▶ Stated problem
Carry on the life story about moving from Punjab to the west coast and then Toronto, picking up right after its last sentence.

▶ Text segment
====================
Other stories are better than mine!

So they will continue to shine

it is a lot of interesting stuff i will post

before moving to toronto, i lived on the west coast

before that, i came from punjab

i don't wear a hijaab

life has been hard until recent thought

it was hard when i came here

never thought of drinking beer

or taking any drugs

never thought of joining thugs

usually played hockey

was never a jockey

went to Gurudwara with sis, mom and dad

but didn't pay attention to anything, so about that, i am not glad

went to school

it wasn't too cool

didn't speak english so was harrased

by people i was bashed

whenever i got some friends, it was usually time to chage locations

heard about fights in ross Gurudwara over donations

moved to surrey

was made fun of by people was was told that i smell like currey

some big huge gora continuosly harrased me in school

i reported to the heads of school

nothing changed and no one said anything to the gora

so i collected my (bag) bora

changed my school

at the start things were cool

one cheena did something bad to me so i to the teacher i reported

next time i saw, he was sorted

nothing happened there again

lowered was the pain

above format will take too long so time to just post

I was always a big fan of dhadis and always listened to them

bhai taru singh was is and will always be my idol

ok so then i moved back to vancouver

my locker was continuosly broken into

stuff was spilled into my locker, my books were ruined

but then when i had math class, i was doing really good in it so people started to notice and started to respect me

some punjabi guys in my class started talkign to me and wanted to be friends so i said ok

the guy was a good guy, we played hockey in front of his house

his parents were nice

then when things were good there, suddenly it was time to move again

this time to toronto

so i came here, i had to put up with a lot here

i was harrased by 2 refs here

they were the only guys i knew and they took advantage of me

stole my things

ganged up on me, one of them i was able to handle by myself but the other guy had some tactics at that time

both of them were super idiots

then i went to high school here

in gym class, some guys made fun of me, swore and said bad words

one guy started talking nasty stuff about my family in the swimming change room

i pulled the string out from y shorts and said that you say that one more time and i will choke you

he was stronger and bigger but i didn't back down

he somehow backed off

then there were punjabi guys from pm who i always talked to

i used to tell them not to do drugs and not to cut hair and stuff

but they always turned it into fun

then i kind of stopped as they turned it into fun

so grade 11 came, and i got to know some people

good guys, we played hockey together

i got chicken pox 2 weeks beofre final exams for grade 12

my marks went down, i got screwed by a teacher also but somehow i got into uni.

i didn't like anything

in grade 10 and 11, i often went to Gurudwara and did seva and listened to katha

but grade 12 was busy and went fast

i used to feel bad and had no direction, my dad never got me into Gurbani, he did get me books to read about Sikhi and stuff

there are enough in the house so i did read about them but didn't get get the deeper meaning (maybe due to being young or was just dumb)
====================
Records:
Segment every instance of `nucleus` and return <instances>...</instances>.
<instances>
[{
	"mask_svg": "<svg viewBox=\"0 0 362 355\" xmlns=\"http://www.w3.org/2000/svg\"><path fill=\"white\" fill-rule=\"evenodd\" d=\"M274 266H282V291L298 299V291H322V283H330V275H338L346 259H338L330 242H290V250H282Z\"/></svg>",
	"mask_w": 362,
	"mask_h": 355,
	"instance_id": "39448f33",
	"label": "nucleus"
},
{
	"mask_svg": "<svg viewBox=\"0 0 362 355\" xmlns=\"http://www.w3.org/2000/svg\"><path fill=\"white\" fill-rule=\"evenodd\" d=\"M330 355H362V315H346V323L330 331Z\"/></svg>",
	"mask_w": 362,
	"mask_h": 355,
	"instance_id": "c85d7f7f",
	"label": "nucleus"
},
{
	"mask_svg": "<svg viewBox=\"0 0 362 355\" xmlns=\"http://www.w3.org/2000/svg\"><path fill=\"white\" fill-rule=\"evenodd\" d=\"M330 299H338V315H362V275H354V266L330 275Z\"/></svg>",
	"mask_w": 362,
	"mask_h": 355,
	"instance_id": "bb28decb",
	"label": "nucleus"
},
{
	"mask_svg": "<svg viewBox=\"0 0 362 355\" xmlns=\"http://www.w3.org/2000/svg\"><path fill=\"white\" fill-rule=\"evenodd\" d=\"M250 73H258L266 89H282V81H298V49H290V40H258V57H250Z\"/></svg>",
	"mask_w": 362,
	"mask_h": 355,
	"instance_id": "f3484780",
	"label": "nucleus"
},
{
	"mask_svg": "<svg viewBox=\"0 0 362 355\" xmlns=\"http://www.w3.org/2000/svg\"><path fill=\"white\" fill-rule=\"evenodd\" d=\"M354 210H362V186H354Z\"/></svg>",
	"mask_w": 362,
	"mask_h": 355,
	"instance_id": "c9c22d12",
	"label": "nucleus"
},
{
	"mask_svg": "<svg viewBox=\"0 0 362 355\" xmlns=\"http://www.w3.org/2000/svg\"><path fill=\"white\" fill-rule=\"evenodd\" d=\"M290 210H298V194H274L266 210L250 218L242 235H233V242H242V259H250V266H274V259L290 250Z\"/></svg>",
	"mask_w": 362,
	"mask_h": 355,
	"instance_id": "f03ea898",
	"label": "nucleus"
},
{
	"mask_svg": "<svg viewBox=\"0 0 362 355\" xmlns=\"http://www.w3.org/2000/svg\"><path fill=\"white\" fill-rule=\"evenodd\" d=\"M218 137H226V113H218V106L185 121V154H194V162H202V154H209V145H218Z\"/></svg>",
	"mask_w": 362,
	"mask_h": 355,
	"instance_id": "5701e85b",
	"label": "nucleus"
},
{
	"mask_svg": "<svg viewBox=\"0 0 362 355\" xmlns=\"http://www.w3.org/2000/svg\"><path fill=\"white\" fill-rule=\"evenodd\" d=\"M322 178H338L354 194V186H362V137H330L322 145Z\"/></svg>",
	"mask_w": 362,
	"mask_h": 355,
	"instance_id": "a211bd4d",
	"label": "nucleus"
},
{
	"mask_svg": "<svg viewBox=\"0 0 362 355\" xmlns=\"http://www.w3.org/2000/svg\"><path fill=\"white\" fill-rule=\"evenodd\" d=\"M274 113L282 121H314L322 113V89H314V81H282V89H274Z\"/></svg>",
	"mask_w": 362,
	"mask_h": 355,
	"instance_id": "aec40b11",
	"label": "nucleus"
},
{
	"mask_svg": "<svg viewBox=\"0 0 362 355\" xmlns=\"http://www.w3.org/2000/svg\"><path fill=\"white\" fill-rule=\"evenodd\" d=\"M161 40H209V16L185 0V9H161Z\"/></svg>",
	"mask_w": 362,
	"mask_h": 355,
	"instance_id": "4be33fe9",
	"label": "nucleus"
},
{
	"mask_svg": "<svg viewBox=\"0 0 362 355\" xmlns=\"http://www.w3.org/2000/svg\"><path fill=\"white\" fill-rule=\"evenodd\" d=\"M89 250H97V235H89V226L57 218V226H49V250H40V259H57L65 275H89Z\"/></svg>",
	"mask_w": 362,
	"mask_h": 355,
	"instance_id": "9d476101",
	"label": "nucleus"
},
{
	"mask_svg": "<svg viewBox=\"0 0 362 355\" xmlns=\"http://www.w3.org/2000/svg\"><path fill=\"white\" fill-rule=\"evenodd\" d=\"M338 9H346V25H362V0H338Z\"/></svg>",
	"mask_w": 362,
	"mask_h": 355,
====================
▶ Reply
some special and some not so special stuff happened and i got the message as to what my mission is here

then i started reading sehaj paath of Guru Granth Sahib Ji (didn't want to mention but will)

so then one day i was coming from uni. in the subway some guy starts talking to me, he goes i am singh too, so i said u don't look like 1

then he goes hair isn't needed so i said ur wrong and he mentions 'chaahay laambay kais kur chaahay ghurrar mundaa-aye'

he also told me how he had a baba as his satguru in india

he also promoted girlsfriend and boyfriend stuff, i told him no i don't do that stuff

so he goes that Guru Hargobind Sahib Ji had one too

i was about to faint, i couldn't belive what he said

i told him that he was lying and that he was talkign <admin-profanity filter activated>

i was really mad and i don't remember if he told me which reference he was using

but now i know what book he was using. it was Gurbilass Paatshahi 6

i didn't have too much gyaan to shut him down completely but i did what i could at that time

then i started thinking about a book about _____ granth (already got 2 warnings)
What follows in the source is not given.